Overview of Testing in MLOps

Saksham Gulati
8 min readJan 6, 2022

--

This article is meant to give user a thorough understanding of the underlying principles of MLOps Testing and underline its importance in the Machine Learning lifecycle.

MLOps Principles

MLOps Lifecycle [source]

As machine learning and AI propagate in software products and services, we need to establish best practices and tools to test, deploy, manage, and monitor ML models in real-world production. In short, with MLOps we strive to avoid “technical debt” in machine learning applications.

The level of automation of the Data, ML Model, and Code pipelines determines the maturity of the ML process. With increased maturity, the velocity for the training of new models is also increased. The objective of an MLOps team is to automate the deployment of ML models into the core software system or as a service component. This means, to automate the complete ML-workflow steps without any manual intervention.

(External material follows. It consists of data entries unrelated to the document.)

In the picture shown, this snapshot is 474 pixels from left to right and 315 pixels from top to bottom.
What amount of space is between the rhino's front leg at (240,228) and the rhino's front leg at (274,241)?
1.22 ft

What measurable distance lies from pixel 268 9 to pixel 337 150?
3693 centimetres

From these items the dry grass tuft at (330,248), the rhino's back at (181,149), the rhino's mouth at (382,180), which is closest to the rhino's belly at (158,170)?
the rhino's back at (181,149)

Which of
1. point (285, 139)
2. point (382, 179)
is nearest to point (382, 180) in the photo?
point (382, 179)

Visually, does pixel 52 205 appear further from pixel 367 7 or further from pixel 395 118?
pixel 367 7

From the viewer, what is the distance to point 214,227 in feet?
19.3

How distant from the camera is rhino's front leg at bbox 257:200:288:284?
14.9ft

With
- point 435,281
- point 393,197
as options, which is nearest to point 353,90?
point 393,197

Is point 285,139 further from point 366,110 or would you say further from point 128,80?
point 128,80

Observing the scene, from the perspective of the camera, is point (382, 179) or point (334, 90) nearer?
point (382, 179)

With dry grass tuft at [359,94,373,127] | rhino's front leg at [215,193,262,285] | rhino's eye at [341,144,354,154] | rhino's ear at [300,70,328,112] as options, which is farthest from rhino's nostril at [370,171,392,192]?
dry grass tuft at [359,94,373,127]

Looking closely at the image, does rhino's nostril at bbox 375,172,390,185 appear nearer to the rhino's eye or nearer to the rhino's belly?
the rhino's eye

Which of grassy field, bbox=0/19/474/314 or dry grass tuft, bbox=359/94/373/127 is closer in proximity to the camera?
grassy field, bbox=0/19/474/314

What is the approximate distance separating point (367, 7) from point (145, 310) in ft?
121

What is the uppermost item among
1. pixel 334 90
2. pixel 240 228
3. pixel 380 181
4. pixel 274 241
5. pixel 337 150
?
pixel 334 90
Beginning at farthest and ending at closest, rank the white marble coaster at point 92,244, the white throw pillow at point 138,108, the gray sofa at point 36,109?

Triggers for automated model training and deployment can be calendar events, messaging, monitoring events, as well as changes on data, model training code, and application code.

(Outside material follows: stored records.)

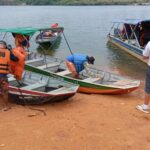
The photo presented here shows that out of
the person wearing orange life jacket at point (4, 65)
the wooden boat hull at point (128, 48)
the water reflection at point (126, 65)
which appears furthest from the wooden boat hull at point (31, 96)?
the wooden boat hull at point (128, 48)

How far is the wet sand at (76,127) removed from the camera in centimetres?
639

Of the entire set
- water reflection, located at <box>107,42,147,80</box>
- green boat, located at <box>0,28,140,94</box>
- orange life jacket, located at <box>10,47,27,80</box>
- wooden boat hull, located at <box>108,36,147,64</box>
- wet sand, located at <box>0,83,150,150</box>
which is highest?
orange life jacket, located at <box>10,47,27,80</box>

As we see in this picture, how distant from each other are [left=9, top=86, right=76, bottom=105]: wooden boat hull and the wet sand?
0.21 meters

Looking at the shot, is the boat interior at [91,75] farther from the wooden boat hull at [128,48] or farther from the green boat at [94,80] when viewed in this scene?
the wooden boat hull at [128,48]

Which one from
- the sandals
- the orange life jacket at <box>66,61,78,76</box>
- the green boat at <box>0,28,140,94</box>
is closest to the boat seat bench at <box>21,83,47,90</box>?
the green boat at <box>0,28,140,94</box>

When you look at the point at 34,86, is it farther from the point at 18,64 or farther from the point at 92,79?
the point at 92,79

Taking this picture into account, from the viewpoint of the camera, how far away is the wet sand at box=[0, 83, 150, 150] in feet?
21.0

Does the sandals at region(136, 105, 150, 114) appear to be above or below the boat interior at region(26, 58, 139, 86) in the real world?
below

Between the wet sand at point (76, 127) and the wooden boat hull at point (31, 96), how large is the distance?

To adopt MLOps, we see three levels of automation, starting from the initial level with manual model training and deployment, up to running both ML and CI/CD pipelines automatically.

  1. Manual process- This is a typical data science process, which is performed at the beginning of implementing ML. This level has an experimental and iterative nature. Every step in each pipeline, such as data preparation and validation, model training and testing, are executed manually. The common way to process is to use Rapid Application Development (RAD) tools, such as Jupyter Notebooks.
  2. ML pipeline automation- The next level includes the execution of model training automatically. We introduce here the continuous training of the model. Whenever new data is available, the process of model retraining is triggered. This level of automation also includes data and model validation steps.
  3. CI/CD pipeline automation- In the final stage, we introduce a CI/CD system to perform fast and reliable ML model deployments in production. The core difference from the previous step is that we now automatically build, test, and deploy the Data, ML Model, and the ML training pipeline components.
    Automated testing helps discovering problems quickly and in early stages. This enables fast fixing of errors and learning from mistakes.

Testing

The complete development pipeline includes three essential components, data pipeline, ML model pipeline, and application pipeline. In accordance with this separation we distinguish three scopes for testing in ML systems: tests for features and data, tests for model development, and tests for ML infrastructure.

Features and Data Tests

• Data validation: Automatic check for data and features schema/domain.
• Action: In order to build a schema (domain values), calculate statistics from the training data. This schema can be used as expectation definition or semantic role for input data during training and serving stages.
• Features importance test to understand whether new features add a predictive power.
• Action: Compute correlation coefficient on features columns.
• Action: Train model with one or two features.
• Action: Use the subset of features “One of k left out and train a set of different models.
• Measure data dependencies, inference latency, and RAM usage for each new feature. Compare it with the predictive power of the newly added features.
• Drop out unused/deprecated features from your infrastructure and document it.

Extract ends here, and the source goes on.